Каждые несколько дней Александр отрывался от вычислений, чтобы навестить клерка в Королевском обществе и осведомиться, получено ли подтверждение о доставке Лапласу пакета, в котором находилось послание Ротье мэтру Тициусу. Ответ по-прежнему был отрицательным — еще один источник тревоги; но в любом случае эти напрасные прогулки оказались не бесплодными: двадцать третьего июля по пути домой из Сомерсет-Хауса в день, когда летний дождь окутал Лондон серым покровом, его посетило озарение. Ему требовалось свести свои расчеты до минимума, как он поступил, когда изучал орбиту гершелевской Георгианы. По сути, он разрубит гордиев узел, если предположит, что Селена движется по кругу, а не эллиптически. Результат будет упрощенным, но по крайней мере поспособствует ему определить ее предположительный путь и поможет перейти к более сложным расчетам.

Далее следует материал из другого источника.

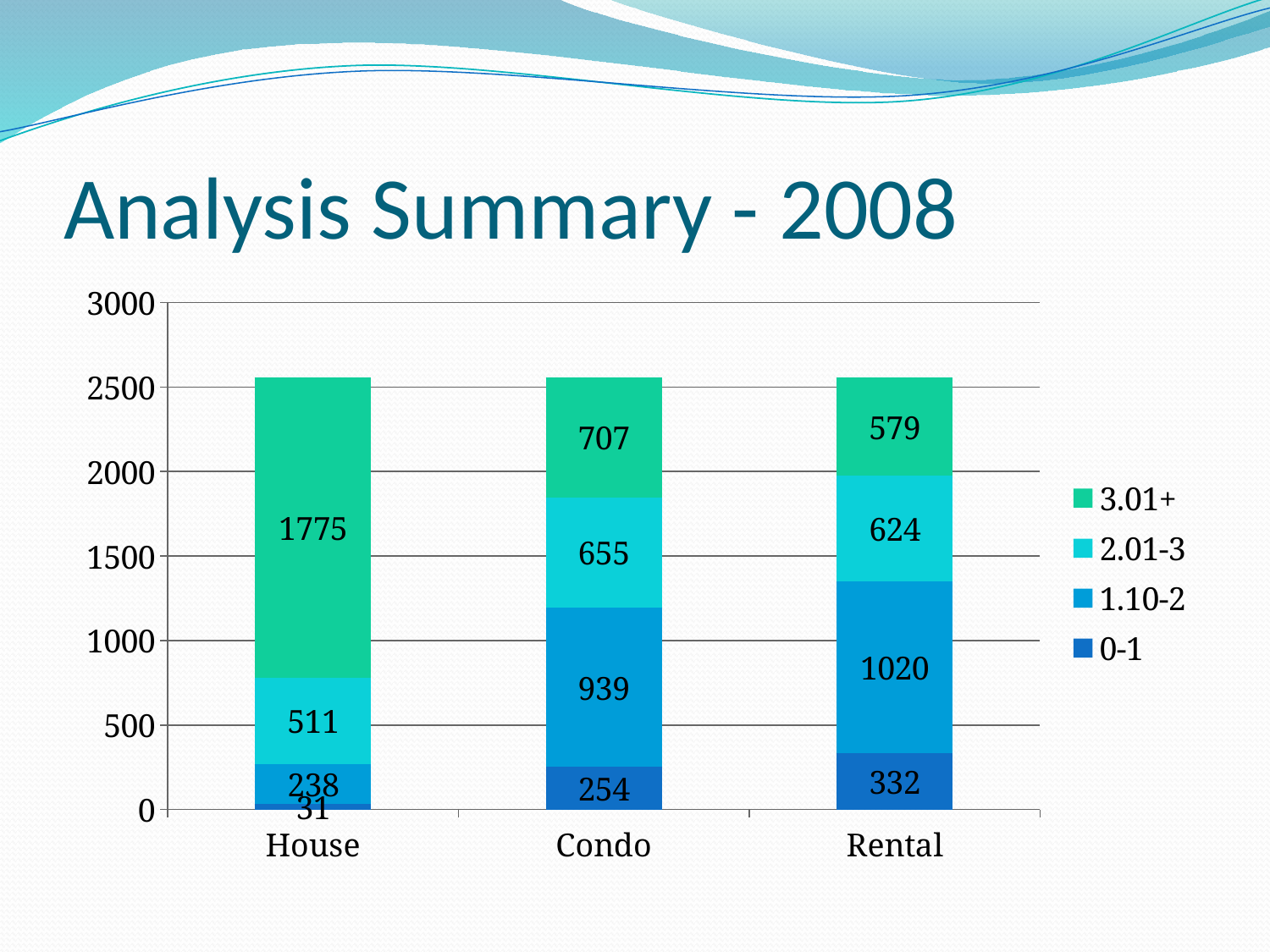
What is the value of the 0-1 segment for Condo? 254 What is the difference between the 1.10-2 values for Rental and Condo? 81 Which category has the highest value for the 3.01+ series? House What is the total of the stacked bar for Condo? 2555 How many categories are shown on the x axis? 3 What is the value of the 3.01+ segment for House? 1775 How many series does the legend list? 4 Which category has the lowest value for the 0-1 series? House What kind of chart is shown on the slide? Stacked bar chart What is the value of the 1.10-2 segment for Rental? 1020 Which is larger, the 3.01+ value for Condo or the 3.01+ value for Rental? Condo What is the value of the 2.01-3 segment for Condo? 655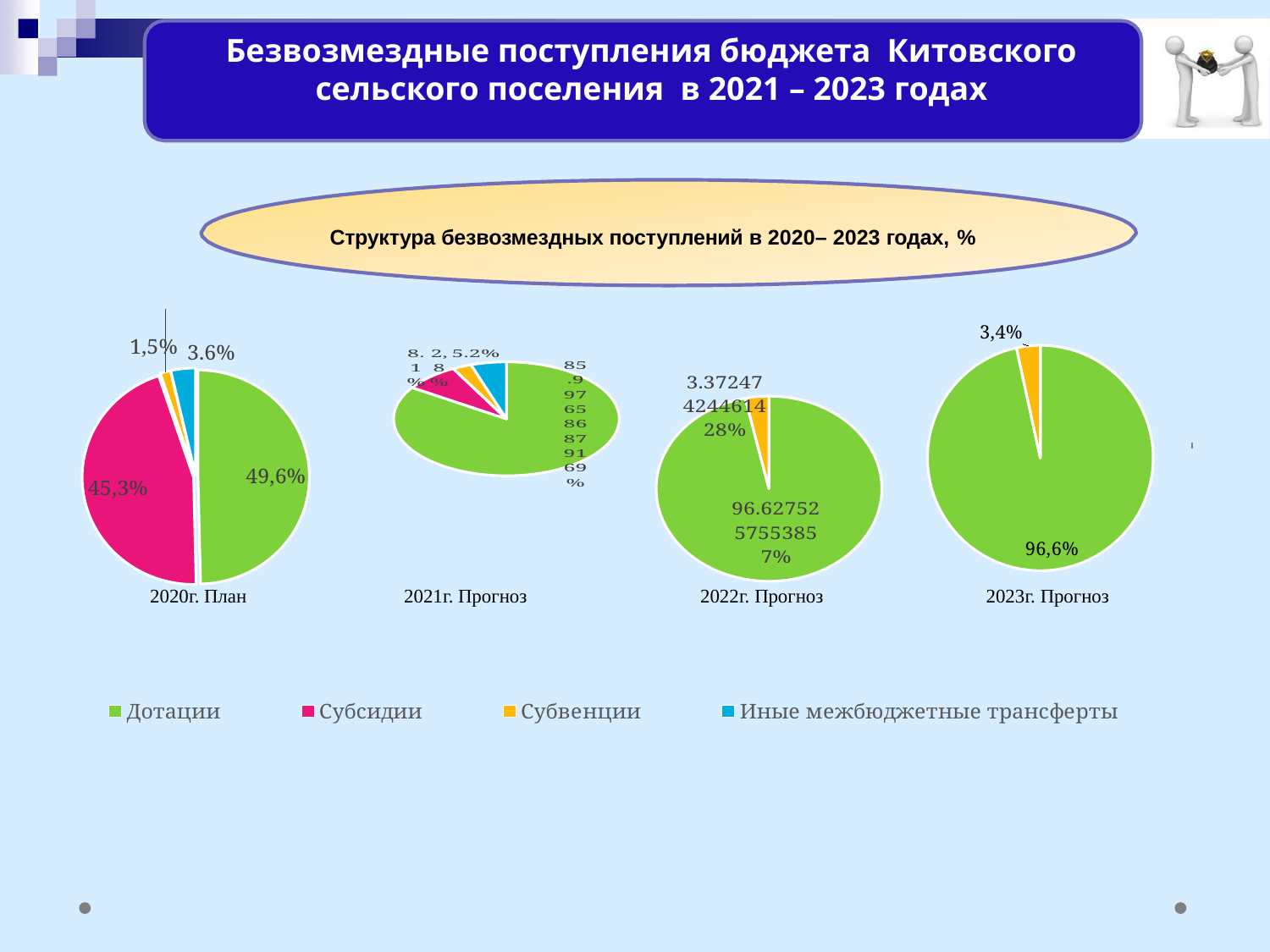
In the 2020г. План pie chart, which is larger: Дотации or Субсидии? Дотации How many slices does the 2023г. Прогноз pie chart have? 2 In the 2020г. План pie chart, what share is shown for Субсидии? 45,3% How many categories does the legend list for the pie charts? 4 In the 2023г. Прогноз pie chart, what share is shown for Дотации? 96,6% In the 2020г. План pie chart, what share is shown for Иные межбюджетные трансферты? 3.6% What type of chart is used for the 2022г. Прогноз data? Pie chart In the 2020г. План pie chart, which category has the smallest share? Субвенции In the 2020г. План pie chart, what share is shown for Дотации? 49,6% In the 2020г. План pie chart, what share is shown for Субвенции? 1,5% In the 2023г. Прогноз pie chart, what share is shown for Субвенции? 3,4% In the 2020г. План pie chart, which category has the largest share? Дотации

И вот наконец, добравшись до дома в мокрых насквозь от дождя башмаках и одежде, он сразу же пошел к себе в кабинет, зажег новые свечи и заново отточил перо. Вошел Дэниэль и настоял, чтобы он снял мокрые бумажные чулки и переобулся, и Александр позволил ему затопить камин, но запретил и дальше мешать ему. Он поспешно взял новый лист и испробовал круги разных диаметров, как прежде для планеты Гершеля. И убедился, что да, какая-то связь существует; да, он сумел сопоставить цифры, которые отмечали точки ее движения по одной предположительной орбите…
Он наточил другие перья, крикнул, чтобы Дэниэль принес ему еще бумаги, и продолжал лихорадочно работать, используя скудные цифры, насколько был способен. На этот раз — чтобы установить среднее расстояние орбиты этого объекта от Солнца. У него предостерегающе заломило виски, но он почти этого не заметил. Вошел Дэниэль спросить, не нужно ли ему чего-либо, и вышел на цыпочках еще бесшумнее, когда ответа не последовало.
Александр исписывал лист за листом, пока наконец, затаив дыхание, не записал: «Селена движется на расстоянии в 2,8 раза дальше орбиты Земли от Солнца…»
На новом листе бумаги трясущейся рукой он набросал знаменитую таблицу Тициуса расстояний между планетами.
И затем вписал в пробел: «Селена — 2.8 на 10 = 28. 28 минус 4 = 24».
Орбита Селены — небесного тела, которое наблюдали он и Гай. — точно укладывалась в обшую последовательность и находилась на половине расстояния между Марсом и Юпитером. Как раз там, где ее предсказал Тициус.
Александр откинулся на спинку кресла и протер глаза. Головная боль усиливалась, но он почти не замечал ее и вновь принялся за работу: поверяя и перепроверяя свои расчеты, пока последняя свеча не замигала и не погасла. И каждый раз он вновь получал то же магическое число: 2.8.
Он внезапно осознал, что звезда должна быть видимой сейчас, в эту ночь, низко в Стрельце, чуть левее Скорпиона и красного гиганта Антареса. Наконец он поднялся в темноте с кресла и подошел к окну. Дождь перестал.
Он поднялся на крышу. Небо, с которого дождь за день смыл все нечистоты, было ослепительно ясным, как великолепный нежданный дар. Дрожащими руками он навел телескоп и посмотрел здоровым глазом на тот участок неба, где, по его расчетам, должна была находиться планета.
Сначала он увидел только знакомые звезды Стрельца: видимая невооруженным глазом двойная Дзета и третьей величины Эта с Фи, а также все разнообразные туманности в этом созвездии. Его сжала судорога разочарования. Никогда прежде он с такой горечью не сетовал на утрату своего хорошего телескопа и на ненадежность своего зрения.